Dans un célèbre journal du soir daté des 25 et 26 novembre on pouvait lire : « Les élites parlent d’effondrement et nous on parle de fin du mois », mots attribués à un Conseiller Municipal d’une petite ville de province. Par cette phrase le décor était planté, le monde serait divisé en deux, d’un côté « les élites » (apparamment il ne s’agit que de « riches » pas d’élites au sens intellectuel du terme) et de l’autre les pauvres.
Ce mouvement des gilets jaunes interpelle néanmoins de part son hétérogénéité, car on n’arrive pas à discerner si les « pauvres » habillés de jaune sont misérables comme ils le prétendent ou bien si tout simplement ils sont frustrés par la situation de consommateur pauvre dans laquelle le système les aurait mis. Difficile à comprendre ce mouvement tellement il est hétérogène. Ainsi apprenait on que parmi les interpellés   à l’issue de la manifestation du 24 novembre dans la capitale, il y en avait un riche percevant 8000 euros par mois en Suisse, et d’autres alignant les CDD ou vivant avec  950 euros par mois.

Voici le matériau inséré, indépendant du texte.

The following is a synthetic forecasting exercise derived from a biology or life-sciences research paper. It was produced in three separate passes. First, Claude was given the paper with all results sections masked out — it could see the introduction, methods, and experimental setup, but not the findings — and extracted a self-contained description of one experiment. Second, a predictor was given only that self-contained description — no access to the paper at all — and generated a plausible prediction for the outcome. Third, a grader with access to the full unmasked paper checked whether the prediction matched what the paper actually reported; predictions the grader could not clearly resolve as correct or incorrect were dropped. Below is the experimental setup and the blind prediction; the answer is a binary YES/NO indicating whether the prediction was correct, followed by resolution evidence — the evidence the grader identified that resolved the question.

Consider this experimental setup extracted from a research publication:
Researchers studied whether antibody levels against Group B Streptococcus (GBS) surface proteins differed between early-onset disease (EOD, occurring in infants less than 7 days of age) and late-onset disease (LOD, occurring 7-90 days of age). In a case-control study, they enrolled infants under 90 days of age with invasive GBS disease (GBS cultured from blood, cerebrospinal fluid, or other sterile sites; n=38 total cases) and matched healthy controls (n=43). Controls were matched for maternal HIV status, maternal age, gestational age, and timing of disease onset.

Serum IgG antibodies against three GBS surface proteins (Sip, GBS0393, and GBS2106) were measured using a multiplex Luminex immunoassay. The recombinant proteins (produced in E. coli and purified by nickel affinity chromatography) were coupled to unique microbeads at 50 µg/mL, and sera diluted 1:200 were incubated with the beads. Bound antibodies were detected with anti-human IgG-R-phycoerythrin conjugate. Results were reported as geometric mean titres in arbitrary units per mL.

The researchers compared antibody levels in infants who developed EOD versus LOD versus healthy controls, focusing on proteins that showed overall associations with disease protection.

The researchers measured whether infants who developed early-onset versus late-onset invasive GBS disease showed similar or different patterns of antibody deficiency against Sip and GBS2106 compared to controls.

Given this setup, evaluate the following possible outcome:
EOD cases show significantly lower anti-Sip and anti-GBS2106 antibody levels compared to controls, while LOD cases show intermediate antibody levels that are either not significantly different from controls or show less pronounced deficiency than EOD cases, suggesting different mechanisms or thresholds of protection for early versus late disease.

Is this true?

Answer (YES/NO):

Depuis le début la décroissance s’acharne à distinguer la pauvreté de la misère. La pauvreté est un situation qui interdit de faire des écarts, d’acheter ce que les décroissants jugent « superflu », mais une situation dans laquelle on est autonome, alors que la misère est une situation qui met en péril la vie de ceux qui la subissent et en tout cas les rend très dépendant des autres pour vivoter. Autrement dit on pourrait être pauvre mais heureux, c’est à dire serein, sans angoisse, à condition d’avoir « décolonisé » son imaginaire et d’accepter qu’on n’a finalement pas besoin de télévision, de smartphone, et surtout d’automobile, mais plutôt de liens sociaux, de démocratie -directe si possible-, de connaissance, de partage.
Inversement, pour les gilets jaunes avoir une voiture serait fondamental pour survivre, car beaucoup habitent loin de leur lieu de travail et sont obligés d’utiliser une automobile pour tout simplement travailler (mais aussi emmener les enfants à la crèche, faire leurs courses, aller chez le médecin, etc.).  On passe donc à une autre échelle, autrefois le pauvre avait du mal à trouver du travail, aujourd’hui ce sont les conditions « secondaires » comme la capacité de transport pour aller travailler qui prennent le dessus, même si la difficulté de trouver du travail persiste.
Rappelons le ce mouvement est né suite à l’annonce d’ une augmentation de l’essence de 3 c. et du gazole de 6 c. en 2019. Augmentation finalement retoquée par le Sénat et qui ne sera certainement pas mise en oeuvre.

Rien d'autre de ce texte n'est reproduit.